9 to 5

Don’t think I haven’t been working.

I’ve been working.

I’ve also been procrastinating.

Also, there is a lot of television on my mind.

And I can actually log some of my tv time as research. Of course, I didn’t know that certain aspects of different shows was going to inspire different pieces of this story.

Nothing huge was ripped off, just to be clear, but there were things that jumped out and screamed “LISTEN TO ME!” that I knew needed to be thought about as I continue to write.

Some folks say you can’t be inspired by television, that you just end up stealing bits from tv and calling it your own.

Here’s my perfect ambrosia salad of an early Fall-tv lineup:

M-F when I’m home I watch One Life to Live, General Hospital, and, until recently, All My Children (Boooo! Screw The Chew!)
Daytime soaps show me how to add a little drama and create some suspense.
I live for Monday nights during the regular tv season. I survive Mondays only because I know that Castle is on.
The relationship between Castle and Beckett is a good study in trust. Sometimes all it takes to inspire many pages is one look from either of them. There are very specific moments I keep in my vault.

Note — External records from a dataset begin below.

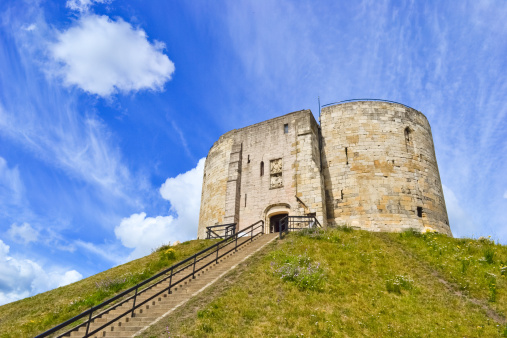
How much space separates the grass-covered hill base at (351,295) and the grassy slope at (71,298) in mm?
4845

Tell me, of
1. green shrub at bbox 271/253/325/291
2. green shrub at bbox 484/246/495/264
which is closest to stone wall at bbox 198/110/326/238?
green shrub at bbox 484/246/495/264

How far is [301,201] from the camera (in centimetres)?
2014

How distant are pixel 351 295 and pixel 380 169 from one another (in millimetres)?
12376

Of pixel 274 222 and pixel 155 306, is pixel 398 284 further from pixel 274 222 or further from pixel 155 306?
pixel 274 222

Tuesday nights get quiet at the store sometimes, So I have Glee to while away an hour. Tell me you don’t have a soundtrack playing in your head at all times, and that occasionally you feel like doing a whole production number.

I know it’s not just me.

Sometimes the music they use are exactly what I need. Sometimes it’s exactly what I need to distract me from one WiP to think about and plan for another. Most of my WiPs are inspired heavily by music and involve some dancing (so, ok, I will catch Dancing with the Stars if I can, depending on the contestants, but I prefer So You Think You Can Dance).

Thursdays are all about Grey’s and Private Practice. Drama and interaction. That’s what those two hours are for. The interaction between Meredith and Cristina and Bailey and the Chief are outstanding. They are entertaining and they draw you in. I want to be able to do that.

Fridays are Fringe Fridays, but I really can’t claim research for this one. I have no idea what is going on in this show, but I love it.

I watch SNL for comic timing purposes. I do the opposite of what they do, and I’m good.
Saturdays are also for Doctor Who. There’s a wealth of interaction and plenty of drama and suspense and truth. And lots of timey wimey stuff. It’s helpful to know how to weave a convoluted web.

Oh.

I watched Pan Am on Sunday. It’s too early to tell, but I don’t think it’ll be around for long.

So see? I can find an excellent excuse for watching all the tv that I do.

I’ve also been reading. Books I’ve had forever, some more recently written stuff that I REALLY need to review.

I’m keeping up with the Tuesday Tales and 750 words challenges, but I really think the 750 words isn’t going to be something I’ll do again for a while.

I think I mentioned it, but I’ve posted the first few chapters of this one on Book Country. I think it’s the first 5.

I’m nearing the end of month two of my so-called “One month” project. It looks like it’ll be more like three months.

To recap:
1st five chapters are on BC, and I have chapters 6-10, and the second half of 11. I’ve done the first half of chapters 12 and 13–I got stuck. Then I started bobbing and weaving and I was fine.

I had to bob and weave to the end of the whole shebang. With this one, I don’t know what’s going on in the middle until I know what is going on with the end. And that is surprisingly easy.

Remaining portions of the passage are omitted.